Dataset records:
——————
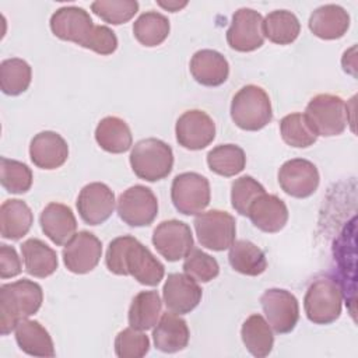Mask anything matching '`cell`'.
Here are the masks:
<instances>
[{
    "mask_svg": "<svg viewBox=\"0 0 358 358\" xmlns=\"http://www.w3.org/2000/svg\"><path fill=\"white\" fill-rule=\"evenodd\" d=\"M50 29L62 41L73 42L98 55L108 56L117 49V38L106 25H95L88 11L77 6L57 8L50 17Z\"/></svg>",
    "mask_w": 358,
    "mask_h": 358,
    "instance_id": "obj_1",
    "label": "cell"
},
{
    "mask_svg": "<svg viewBox=\"0 0 358 358\" xmlns=\"http://www.w3.org/2000/svg\"><path fill=\"white\" fill-rule=\"evenodd\" d=\"M105 264L116 275H131L143 285L155 287L165 274L164 264L131 235L117 236L110 241Z\"/></svg>",
    "mask_w": 358,
    "mask_h": 358,
    "instance_id": "obj_2",
    "label": "cell"
},
{
    "mask_svg": "<svg viewBox=\"0 0 358 358\" xmlns=\"http://www.w3.org/2000/svg\"><path fill=\"white\" fill-rule=\"evenodd\" d=\"M43 302L42 287L28 278L0 287V331L10 334L20 320L35 315Z\"/></svg>",
    "mask_w": 358,
    "mask_h": 358,
    "instance_id": "obj_3",
    "label": "cell"
},
{
    "mask_svg": "<svg viewBox=\"0 0 358 358\" xmlns=\"http://www.w3.org/2000/svg\"><path fill=\"white\" fill-rule=\"evenodd\" d=\"M231 117L239 129L246 131H257L266 127L273 119L267 92L255 84L242 87L232 98Z\"/></svg>",
    "mask_w": 358,
    "mask_h": 358,
    "instance_id": "obj_4",
    "label": "cell"
},
{
    "mask_svg": "<svg viewBox=\"0 0 358 358\" xmlns=\"http://www.w3.org/2000/svg\"><path fill=\"white\" fill-rule=\"evenodd\" d=\"M343 291L330 275L316 277L308 287L303 298L306 317L315 324H330L341 315Z\"/></svg>",
    "mask_w": 358,
    "mask_h": 358,
    "instance_id": "obj_5",
    "label": "cell"
},
{
    "mask_svg": "<svg viewBox=\"0 0 358 358\" xmlns=\"http://www.w3.org/2000/svg\"><path fill=\"white\" fill-rule=\"evenodd\" d=\"M129 159L134 175L147 182L165 179L173 166L171 145L154 137L137 141L131 148Z\"/></svg>",
    "mask_w": 358,
    "mask_h": 358,
    "instance_id": "obj_6",
    "label": "cell"
},
{
    "mask_svg": "<svg viewBox=\"0 0 358 358\" xmlns=\"http://www.w3.org/2000/svg\"><path fill=\"white\" fill-rule=\"evenodd\" d=\"M305 117L316 136L333 137L341 134L348 123V109L343 98L333 94L313 96L305 109Z\"/></svg>",
    "mask_w": 358,
    "mask_h": 358,
    "instance_id": "obj_7",
    "label": "cell"
},
{
    "mask_svg": "<svg viewBox=\"0 0 358 358\" xmlns=\"http://www.w3.org/2000/svg\"><path fill=\"white\" fill-rule=\"evenodd\" d=\"M211 190L206 176L197 172H183L173 178L171 200L183 215H197L210 204Z\"/></svg>",
    "mask_w": 358,
    "mask_h": 358,
    "instance_id": "obj_8",
    "label": "cell"
},
{
    "mask_svg": "<svg viewBox=\"0 0 358 358\" xmlns=\"http://www.w3.org/2000/svg\"><path fill=\"white\" fill-rule=\"evenodd\" d=\"M193 224L200 245L210 250L221 252L229 249L235 242L236 222L227 211L215 208L201 211L196 215Z\"/></svg>",
    "mask_w": 358,
    "mask_h": 358,
    "instance_id": "obj_9",
    "label": "cell"
},
{
    "mask_svg": "<svg viewBox=\"0 0 358 358\" xmlns=\"http://www.w3.org/2000/svg\"><path fill=\"white\" fill-rule=\"evenodd\" d=\"M119 218L130 227H147L158 214V200L154 192L143 185L126 189L116 204Z\"/></svg>",
    "mask_w": 358,
    "mask_h": 358,
    "instance_id": "obj_10",
    "label": "cell"
},
{
    "mask_svg": "<svg viewBox=\"0 0 358 358\" xmlns=\"http://www.w3.org/2000/svg\"><path fill=\"white\" fill-rule=\"evenodd\" d=\"M267 323L278 334L292 331L299 319V305L294 294L282 288L266 289L260 296Z\"/></svg>",
    "mask_w": 358,
    "mask_h": 358,
    "instance_id": "obj_11",
    "label": "cell"
},
{
    "mask_svg": "<svg viewBox=\"0 0 358 358\" xmlns=\"http://www.w3.org/2000/svg\"><path fill=\"white\" fill-rule=\"evenodd\" d=\"M227 42L236 52H253L264 42L263 17L253 8H239L234 13L227 31Z\"/></svg>",
    "mask_w": 358,
    "mask_h": 358,
    "instance_id": "obj_12",
    "label": "cell"
},
{
    "mask_svg": "<svg viewBox=\"0 0 358 358\" xmlns=\"http://www.w3.org/2000/svg\"><path fill=\"white\" fill-rule=\"evenodd\" d=\"M193 235L190 227L179 220L162 221L152 232V245L168 262L185 259L193 249Z\"/></svg>",
    "mask_w": 358,
    "mask_h": 358,
    "instance_id": "obj_13",
    "label": "cell"
},
{
    "mask_svg": "<svg viewBox=\"0 0 358 358\" xmlns=\"http://www.w3.org/2000/svg\"><path fill=\"white\" fill-rule=\"evenodd\" d=\"M319 171L316 165L305 158L285 161L278 169L280 187L291 197L306 199L319 186Z\"/></svg>",
    "mask_w": 358,
    "mask_h": 358,
    "instance_id": "obj_14",
    "label": "cell"
},
{
    "mask_svg": "<svg viewBox=\"0 0 358 358\" xmlns=\"http://www.w3.org/2000/svg\"><path fill=\"white\" fill-rule=\"evenodd\" d=\"M176 141L186 150H203L215 138L214 120L200 109L183 112L175 126Z\"/></svg>",
    "mask_w": 358,
    "mask_h": 358,
    "instance_id": "obj_15",
    "label": "cell"
},
{
    "mask_svg": "<svg viewBox=\"0 0 358 358\" xmlns=\"http://www.w3.org/2000/svg\"><path fill=\"white\" fill-rule=\"evenodd\" d=\"M62 256L69 271L87 274L98 266L102 256V243L92 232L80 231L64 245Z\"/></svg>",
    "mask_w": 358,
    "mask_h": 358,
    "instance_id": "obj_16",
    "label": "cell"
},
{
    "mask_svg": "<svg viewBox=\"0 0 358 358\" xmlns=\"http://www.w3.org/2000/svg\"><path fill=\"white\" fill-rule=\"evenodd\" d=\"M81 220L88 225L103 224L113 213L116 200L110 187L101 182L85 185L76 201Z\"/></svg>",
    "mask_w": 358,
    "mask_h": 358,
    "instance_id": "obj_17",
    "label": "cell"
},
{
    "mask_svg": "<svg viewBox=\"0 0 358 358\" xmlns=\"http://www.w3.org/2000/svg\"><path fill=\"white\" fill-rule=\"evenodd\" d=\"M201 295L203 289L197 281L182 273L169 274L162 288L166 309L178 315L190 313L200 303Z\"/></svg>",
    "mask_w": 358,
    "mask_h": 358,
    "instance_id": "obj_18",
    "label": "cell"
},
{
    "mask_svg": "<svg viewBox=\"0 0 358 358\" xmlns=\"http://www.w3.org/2000/svg\"><path fill=\"white\" fill-rule=\"evenodd\" d=\"M69 157L66 140L56 131L45 130L34 136L29 144V158L41 169L52 171L60 168Z\"/></svg>",
    "mask_w": 358,
    "mask_h": 358,
    "instance_id": "obj_19",
    "label": "cell"
},
{
    "mask_svg": "<svg viewBox=\"0 0 358 358\" xmlns=\"http://www.w3.org/2000/svg\"><path fill=\"white\" fill-rule=\"evenodd\" d=\"M248 217L257 229L267 234H275L285 227L288 221V208L278 196L263 193L250 204Z\"/></svg>",
    "mask_w": 358,
    "mask_h": 358,
    "instance_id": "obj_20",
    "label": "cell"
},
{
    "mask_svg": "<svg viewBox=\"0 0 358 358\" xmlns=\"http://www.w3.org/2000/svg\"><path fill=\"white\" fill-rule=\"evenodd\" d=\"M39 224L43 234L57 246L66 245L77 229L73 210L63 203H49L41 213Z\"/></svg>",
    "mask_w": 358,
    "mask_h": 358,
    "instance_id": "obj_21",
    "label": "cell"
},
{
    "mask_svg": "<svg viewBox=\"0 0 358 358\" xmlns=\"http://www.w3.org/2000/svg\"><path fill=\"white\" fill-rule=\"evenodd\" d=\"M190 331L183 317L173 312H165L161 315L152 330V340L157 350L162 352H178L187 347Z\"/></svg>",
    "mask_w": 358,
    "mask_h": 358,
    "instance_id": "obj_22",
    "label": "cell"
},
{
    "mask_svg": "<svg viewBox=\"0 0 358 358\" xmlns=\"http://www.w3.org/2000/svg\"><path fill=\"white\" fill-rule=\"evenodd\" d=\"M190 73L199 84L218 87L227 81L229 76V64L220 52L201 49L190 59Z\"/></svg>",
    "mask_w": 358,
    "mask_h": 358,
    "instance_id": "obj_23",
    "label": "cell"
},
{
    "mask_svg": "<svg viewBox=\"0 0 358 358\" xmlns=\"http://www.w3.org/2000/svg\"><path fill=\"white\" fill-rule=\"evenodd\" d=\"M350 27V15L338 4H324L317 7L309 17L310 32L324 41L344 36Z\"/></svg>",
    "mask_w": 358,
    "mask_h": 358,
    "instance_id": "obj_24",
    "label": "cell"
},
{
    "mask_svg": "<svg viewBox=\"0 0 358 358\" xmlns=\"http://www.w3.org/2000/svg\"><path fill=\"white\" fill-rule=\"evenodd\" d=\"M15 341L21 351L32 357H55V345L49 331L36 320L22 319L14 329Z\"/></svg>",
    "mask_w": 358,
    "mask_h": 358,
    "instance_id": "obj_25",
    "label": "cell"
},
{
    "mask_svg": "<svg viewBox=\"0 0 358 358\" xmlns=\"http://www.w3.org/2000/svg\"><path fill=\"white\" fill-rule=\"evenodd\" d=\"M32 222L34 214L25 201L8 199L0 206V232L4 239H21L28 234Z\"/></svg>",
    "mask_w": 358,
    "mask_h": 358,
    "instance_id": "obj_26",
    "label": "cell"
},
{
    "mask_svg": "<svg viewBox=\"0 0 358 358\" xmlns=\"http://www.w3.org/2000/svg\"><path fill=\"white\" fill-rule=\"evenodd\" d=\"M21 255L25 271L36 278H46L57 268V255L43 241L31 238L22 242Z\"/></svg>",
    "mask_w": 358,
    "mask_h": 358,
    "instance_id": "obj_27",
    "label": "cell"
},
{
    "mask_svg": "<svg viewBox=\"0 0 358 358\" xmlns=\"http://www.w3.org/2000/svg\"><path fill=\"white\" fill-rule=\"evenodd\" d=\"M98 145L110 154H122L130 150L133 136L129 124L117 116H106L99 120L95 129Z\"/></svg>",
    "mask_w": 358,
    "mask_h": 358,
    "instance_id": "obj_28",
    "label": "cell"
},
{
    "mask_svg": "<svg viewBox=\"0 0 358 358\" xmlns=\"http://www.w3.org/2000/svg\"><path fill=\"white\" fill-rule=\"evenodd\" d=\"M162 313V301L157 291H140L131 301L127 320L130 327L137 330H150L159 320Z\"/></svg>",
    "mask_w": 358,
    "mask_h": 358,
    "instance_id": "obj_29",
    "label": "cell"
},
{
    "mask_svg": "<svg viewBox=\"0 0 358 358\" xmlns=\"http://www.w3.org/2000/svg\"><path fill=\"white\" fill-rule=\"evenodd\" d=\"M241 337L246 350L256 358H264L273 350V329L259 313L250 315L243 322L241 327Z\"/></svg>",
    "mask_w": 358,
    "mask_h": 358,
    "instance_id": "obj_30",
    "label": "cell"
},
{
    "mask_svg": "<svg viewBox=\"0 0 358 358\" xmlns=\"http://www.w3.org/2000/svg\"><path fill=\"white\" fill-rule=\"evenodd\" d=\"M228 260L235 271L250 277L260 275L267 268L264 252L253 242L246 239L235 241L229 246Z\"/></svg>",
    "mask_w": 358,
    "mask_h": 358,
    "instance_id": "obj_31",
    "label": "cell"
},
{
    "mask_svg": "<svg viewBox=\"0 0 358 358\" xmlns=\"http://www.w3.org/2000/svg\"><path fill=\"white\" fill-rule=\"evenodd\" d=\"M299 32V20L288 10H274L263 18V35L273 43L289 45L298 38Z\"/></svg>",
    "mask_w": 358,
    "mask_h": 358,
    "instance_id": "obj_32",
    "label": "cell"
},
{
    "mask_svg": "<svg viewBox=\"0 0 358 358\" xmlns=\"http://www.w3.org/2000/svg\"><path fill=\"white\" fill-rule=\"evenodd\" d=\"M207 165L211 172L231 178L245 169L246 155L245 151L235 144H220L208 151Z\"/></svg>",
    "mask_w": 358,
    "mask_h": 358,
    "instance_id": "obj_33",
    "label": "cell"
},
{
    "mask_svg": "<svg viewBox=\"0 0 358 358\" xmlns=\"http://www.w3.org/2000/svg\"><path fill=\"white\" fill-rule=\"evenodd\" d=\"M169 20L157 11H145L133 22L134 38L147 48L161 45L169 35Z\"/></svg>",
    "mask_w": 358,
    "mask_h": 358,
    "instance_id": "obj_34",
    "label": "cell"
},
{
    "mask_svg": "<svg viewBox=\"0 0 358 358\" xmlns=\"http://www.w3.org/2000/svg\"><path fill=\"white\" fill-rule=\"evenodd\" d=\"M31 80L32 69L25 60L11 57L0 63V88L6 95L17 96L25 92Z\"/></svg>",
    "mask_w": 358,
    "mask_h": 358,
    "instance_id": "obj_35",
    "label": "cell"
},
{
    "mask_svg": "<svg viewBox=\"0 0 358 358\" xmlns=\"http://www.w3.org/2000/svg\"><path fill=\"white\" fill-rule=\"evenodd\" d=\"M280 134L285 144L295 148L310 147L317 140L305 115L298 112L289 113L280 120Z\"/></svg>",
    "mask_w": 358,
    "mask_h": 358,
    "instance_id": "obj_36",
    "label": "cell"
},
{
    "mask_svg": "<svg viewBox=\"0 0 358 358\" xmlns=\"http://www.w3.org/2000/svg\"><path fill=\"white\" fill-rule=\"evenodd\" d=\"M0 164V183L6 192L22 194L31 189L34 176L27 164L6 157H1Z\"/></svg>",
    "mask_w": 358,
    "mask_h": 358,
    "instance_id": "obj_37",
    "label": "cell"
},
{
    "mask_svg": "<svg viewBox=\"0 0 358 358\" xmlns=\"http://www.w3.org/2000/svg\"><path fill=\"white\" fill-rule=\"evenodd\" d=\"M95 15L112 25H120L130 21L138 11L136 0H96L91 3Z\"/></svg>",
    "mask_w": 358,
    "mask_h": 358,
    "instance_id": "obj_38",
    "label": "cell"
},
{
    "mask_svg": "<svg viewBox=\"0 0 358 358\" xmlns=\"http://www.w3.org/2000/svg\"><path fill=\"white\" fill-rule=\"evenodd\" d=\"M183 271L197 282H208L220 274L218 262L201 249H192L183 262Z\"/></svg>",
    "mask_w": 358,
    "mask_h": 358,
    "instance_id": "obj_39",
    "label": "cell"
},
{
    "mask_svg": "<svg viewBox=\"0 0 358 358\" xmlns=\"http://www.w3.org/2000/svg\"><path fill=\"white\" fill-rule=\"evenodd\" d=\"M266 193L264 187L252 176L245 175L235 179L231 185V204L241 215H248L250 204Z\"/></svg>",
    "mask_w": 358,
    "mask_h": 358,
    "instance_id": "obj_40",
    "label": "cell"
},
{
    "mask_svg": "<svg viewBox=\"0 0 358 358\" xmlns=\"http://www.w3.org/2000/svg\"><path fill=\"white\" fill-rule=\"evenodd\" d=\"M150 351V338L141 330L127 327L115 338V352L119 358H141Z\"/></svg>",
    "mask_w": 358,
    "mask_h": 358,
    "instance_id": "obj_41",
    "label": "cell"
},
{
    "mask_svg": "<svg viewBox=\"0 0 358 358\" xmlns=\"http://www.w3.org/2000/svg\"><path fill=\"white\" fill-rule=\"evenodd\" d=\"M22 264L17 250L6 243L0 245V277L3 280L15 277L21 273Z\"/></svg>",
    "mask_w": 358,
    "mask_h": 358,
    "instance_id": "obj_42",
    "label": "cell"
},
{
    "mask_svg": "<svg viewBox=\"0 0 358 358\" xmlns=\"http://www.w3.org/2000/svg\"><path fill=\"white\" fill-rule=\"evenodd\" d=\"M158 6H161L162 8L171 11V13H176L180 8L187 6V1H176V0H171V1H157Z\"/></svg>",
    "mask_w": 358,
    "mask_h": 358,
    "instance_id": "obj_43",
    "label": "cell"
}]
</instances>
——————
◆ Exercise instructions
Reproduce verbatim everything from the start of the rows through the line that contains "29L62 41L73 42L98", including both ends. Omit the pictures from your answer.

◆ Written response
Mask anything matching '`cell`'.
Here are the masks:
<instances>
[{
    "mask_svg": "<svg viewBox=\"0 0 358 358\" xmlns=\"http://www.w3.org/2000/svg\"><path fill=\"white\" fill-rule=\"evenodd\" d=\"M50 29L62 41L73 42L98 55L108 56L117 49V38L106 25H95L88 11L77 6L57 8L50 17Z\"/></svg>",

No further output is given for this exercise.